Safety and Efficacy Study of Icotinb in Non-small Cell Lung Cancer (NSCLC) Patients (ICOGEN)

• ClinicalTrials.gov Identifier: NCT01040780
• Recruitment Status: Completed
• First Posted: December 30, 2009
• Results First Posted: May 24, 2012
• Last Update Posted: February 14, 2014
• Sponsor: Betta Pharmaceuticals Co., Ltd.
• Information provided by (Responsible Party): Betta Pharmaceuticals Co., Ltd.
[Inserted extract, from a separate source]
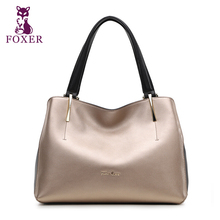 Genuine Leather handbag  Foxer  Handbag fashion wild Shoulder Messenger Bag Tote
• Study Type: Interventional
• Study Design: Allocation: Randomized; Intervention Model: Parallel Assignment; Masking: Quadruple (Participant, Care Provider, Investigator, Outcomes Assessor); Primary Purpose: Treatment
• Condition: Non-small Cell Lung Cancer
• Interventions: Drug: Icotinib; Drug: Gefitinib
• Enrollment: 399

Participant Flow

Recruitment Details	Patients were enrolled between 26 Febrary 2009 and 13 November 2010 across 27 study sites.
Pre-assignment Details

Arm/Group Title	Icotinib	Gefitinib
Arm/Group Description	Icotinib 125 mg three times daily (375 mg per day) by mouth	Gefitinib 250 mg every 24 hours by mouth
Period Title: Overall Study
Started	200	199
Completed	199	196
Not Completed	1	3
Reason Not Completed
Protocol Violation	1	3

Baseline Characteristics

Arm/Group Title		Icotinib	Gefitinib	Total
Arm/Group Description		Icotinib 125 mg three times daily (375 mg per day) by mouth	Gefitinib 250 mg every 24 hours by mouth	Total of all reporting groups
Overall Number of Baseline Participants		200	199	399
Baseline Analysis Population Description		[Not Specified]
Age, Categorical; Measure Type: Count of Participants; Unit of measure: Participants
	Number Analyzed	200 participants	199 participants	399 participants
	<=18 years	0 0.0%	0 0.0%	0 0.0%
	Between 18 and 65 years	164 82.0%	159 79.9%	323 81.0%
	>=65 years	36 18.0%	40 20.1%	76 19.0%
Age, Continuous; Mean (Standard Deviation); Unit of measure: Years
	Number Analyzed	200 participants	199 participants	399 participants
		55.52 (10.14)	56.43 (9.43)	55.98 (9.79)
Sex: Female, Male; Measure Type: Count of Participants; Unit of measure: Participants
	Number Analyzed	200 participants	199 participants	399 participants
	Female	82 41.0%	85 42.7%	167 41.9%
	Male	118 59.0%	114 57.3%	232 58.1%
Region of Enrollment; Measure Type: Number; Unit of measure: Participants
China	Number Analyzed	200 participants	199 participants	399 participants
		200	199	399

Outcome Measures

1. Primary Outcome

Title	Progression Free Survival
Description	Progression is defined, using RECIST, as a measurable increase in the smallest dimension of any target or non-target lesion, or the appearance of new lesions, since baseline.
Time Frame	2-7 months

Outcome Measure Data

Analysis Population Description

All patients who received at least one dose of study drug with measurable disease at baseline.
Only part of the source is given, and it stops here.